Poi l'epoca al Black Mountain College, North Carolina, quando la coppia è costretta a emigrare negli Stati Uniti, anno hitleriano 1933: un periodo di lavoro sui colori e le forme, di insegnamento («Non ho insegnato a dipingere ma a vedere»), di viaggi in Messico e della passione per l'arte precolombiana (c'è anche una sezione con la loro collezione di statuine e manufatti delle civiltà maya e azteca), delle tessiture pittoriche e dei gioielli di Anni...
Quindi i tempi di Yale, quando nel '50 Josef si trasferisce a New Haven per insegnare alla prestigiosa università (fino al '58) e dove diresse il dipartimento di Design. E qui bisogna segnalare la grande sala in cui, grazie all'enorme patrimonio filmico conservato, è stata allestita un'aula specificamente dedicata al ruolo di insegnanti di Josef e Anni per permettere ai visitatori-studenti di fare esperienza di una lezione «dal vivo»... Ma sono soprattutto gli anni degli «omaggi», le serie di pitture - disegni geometrici tra loro simili che danno effetti di ambiguità - il cui scopo è di esplorare gli effetti della percezione. «Nella percezione visiva un colore non viene quasi mai visto com'è realmente, fisicamente. Questo fatto rende il colore il mezzo più relativo nell'arte». Ed ecco la famosissima serie Omaggio al quadrato - in cui i quadrati, ripetuti e sovrapposti, sono dipinti con diverse tonalità di colore e creano un effetto ottico di profondità - che comincia nel '49 e durerà fino alla morte di Josef, nel '76. In tutto l'artista realizzò qualcosa come duemila dipinti. Qui, esposti, ce ne sono 25, più altrettanti studi di colore, in tutte le gradazioni del giallo, verde, grigio, blu, bianco...
Infine, l'ultima sezione, interamente dedicata alla sopravvissuta, Anni, e alla sua opera grafica, che coltivò per tutta la vita: litografie, serigrafie, disegni a biro su carta, photo offset, acquerelli, codici, triangoli, labirinti e sistemi binari... fino al 1994, anno della sua morte. È passato quasi un secolo...

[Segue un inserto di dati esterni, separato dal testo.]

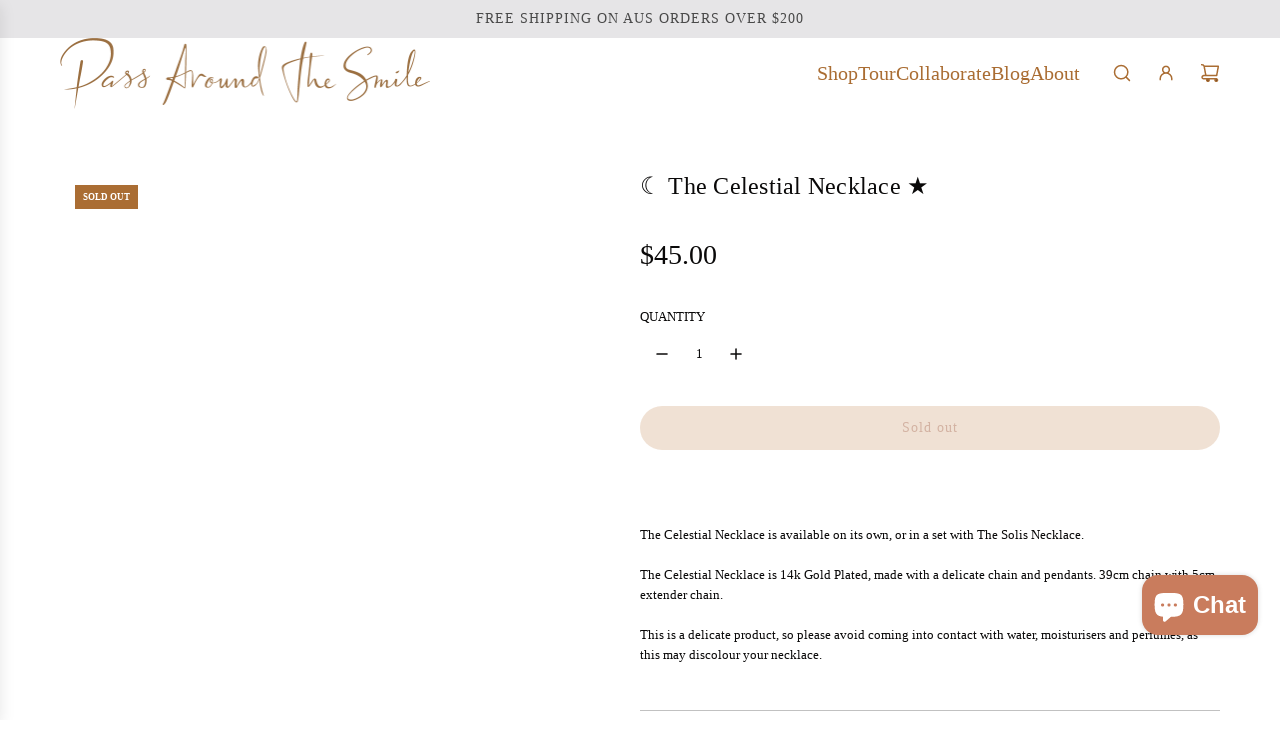

--- FILE ---
content_type: text/javascript
request_url: https://passaroundthesmile.com/cdn/shop/t/8/assets/component-size-guide-drawer.js?v=24077983703289731451749614483
body_size: 615
content:
(()=>{"use strict";var __webpack_modules__={5669:(__unused_webpack_module,__webpack_exports__2,__webpack_require__2)=>{__webpack_require__2.d(__webpack_exports__2,{A:()=>GlobalDrawer});class GlobalDrawer extends HTMLElement{constructor(){super(),this.closeElements=this.querySelectorAll("[data-drawer-close]"),this.openDrawer=this.openDrawer.bind(this),this.closeDrawer=this.closeDrawer.bind(this),this.closeAllDrawers=this.closeAllDrawers.bind(this),this.handleResize=this.handleResize.bind(this)}connectedCallback(){window.wetheme.webcomponentRegistry.register({key:"component-drawer"}),window.eventBus.on("close:all:drawers",this.closeAllDrawers),this.closeElements.forEach(element=>{element.addEventListener("click",this.closeDrawer)}),window.Shopify.designMode&&window.addEventListener("resize",this.handleResize)}openDrawer(){window.eventBus.emit("close:all:drawers",this),this.setAttribute("aria-hidden","false"),document.body.classList.add("js-drawer-open"),this.addEventListener("transitionend",this.handleTransitionEnd),window.eventBus.emit("drawer:opened",this)}closeDrawer(){this.setAttribute("aria-hidden","true"),document.body.classList.remove("js-drawer-open"),this.removeEventListener("transitionend",this.handleTransitionEnd),window.eventBus.emit("drawer:closed",this)}closeAllDrawers(e){e!==this&&this.closeDrawer()}handleTransitionEnd(e){e.target===this&&this.trapFocus()}trapFocus(){const focusableElements=this.querySelectorAll('button, [href], input:not([type="hidden"]), select, textarea, [tabindex]:not([tabindex="-1"])'),firstFocusableElement=focusableElements[0],lastFocusableElement=focusableElements[focusableElements.length-1];firstFocusableElement.focus(),this.addEventListener("keydown",e=>{e.key==="Tab"&&(e.shiftKey?document.activeElement===firstFocusableElement&&(lastFocusableElement.focus(),e.preventDefault()):document.activeElement===lastFocusableElement&&(firstFocusableElement.focus(),e.preventDefault()))})}handleResize(){this.classList.add("disable-transitions"),setTimeout(()=>{this.classList.remove("disable-transitions")},500)}disconnectedCallback(){window.Shopify.designMode&&window.removeEventListener("resize",this.handleResize)}}}},__webpack_module_cache__={};function __webpack_require__(moduleId){var cachedModule=__webpack_module_cache__[moduleId];if(cachedModule!==void 0)return cachedModule.exports;var module=__webpack_module_cache__[moduleId]={exports:{}};return __webpack_modules__[moduleId](module,module.exports,__webpack_require__),module.exports}__webpack_require__.d=(exports,definition)=>{for(var key in definition)__webpack_require__.o(definition,key)&&!__webpack_require__.o(exports,key)&&Object.defineProperty(exports,key,{enumerable:!0,get:definition[key]})},__webpack_require__.o=(obj,prop)=>Object.prototype.hasOwnProperty.call(obj,prop);var __webpack_exports__={},_global_drawer__WEBPACK_IMPORTED_MODULE_0__=__webpack_require__(5669);class SizeGuideDrawer extends _global_drawer__WEBPACK_IMPORTED_MODULE_0__.A{constructor(){super(),this.pageTitleContainer=this.querySelector('[data-size-guide-dynamic-content="size-guide-header"] h3'),this.pageContentContainer=this.querySelector("[data-size-guide-content]"),this.loadPageContent=this.loadPageContent.bind(this),this.init=this.init.bind(this),this.sectionId=this.getAttribute("data-section-id")}connectedCallback(){super.connectedCallback(),window.wetheme.webcomponentRegistry.register({key:"component-size-guide-drawer"}),window.eventBus.on("open:size:guide",this.init),window.eventBus.on("close:size:guide",this.closeDrawer)}init(event){event&&event.url&&this.loadPageContent(event.url),this.openDrawer(),this.handleEditorEvents()}async loadPageContent(url){try{this.pageContentContainer&&(this.pageContentContainer.innerHTML=""),this.pageTitleContainer&&(this.pageTitleContainer.innerHTML="");const response=await fetch(url);if(!response.ok)throw new Error(`Failed to fetch content: ${response.status}`);const html=await response.text(),doc=new DOMParser().parseFromString(html,"text/html"),pageTitle=doc.querySelector(".main-page-content [data-page-title]");pageTitle&&this.pageTitleContainer?this.pageTitleContainer.textContent=pageTitle.textContent:console.error("Could not find page title or container");const pageContent=doc.querySelector(".main-page-content");pageContent&&this.pageContentContainer?this.pageContentContainer.appendChild(pageContent):console.error("Could not find page content or container")}catch(error){console.error("Error loading size guide content:",error)}}handleEditorEvents(){window.Shopify.designMode&&document.addEventListener("shopify:section:load",()=>{const sizeGuideLink=document.querySelector("product-information a[data-size-guide-link]");if(sizeGuideLink){const href=sizeGuideLink.href;href&&this.loadPageContent(href)}})}disconnectedCallback(){window.eventBus.off("open:size:guide",this.init),window.eventBus.off("close:size:guide",this.closeDrawer),super.disconnectedCallback()}}customElements.define("size-guide-drawer",SizeGuideDrawer)})();
//# sourceMappingURL=/cdn/shop/t/8/assets/component-size-guide-drawer.js.map?v=24077983703289731451749614483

In mezzo la storia di un uomo e una donna, complici, amanti e colleghi, che - fra rivalutazione dell'artigianato e attenzione alla produzione di massa - hanno scritto le nuove
regole visive del design e indicato la via a inediti sviluppi della percezione. «Dall'opera d'arte impariamo il coraggio. Dobbiamo esplorare luoghi ove prima di noi nessuno è stato».E questa volta la citazione è di Anni.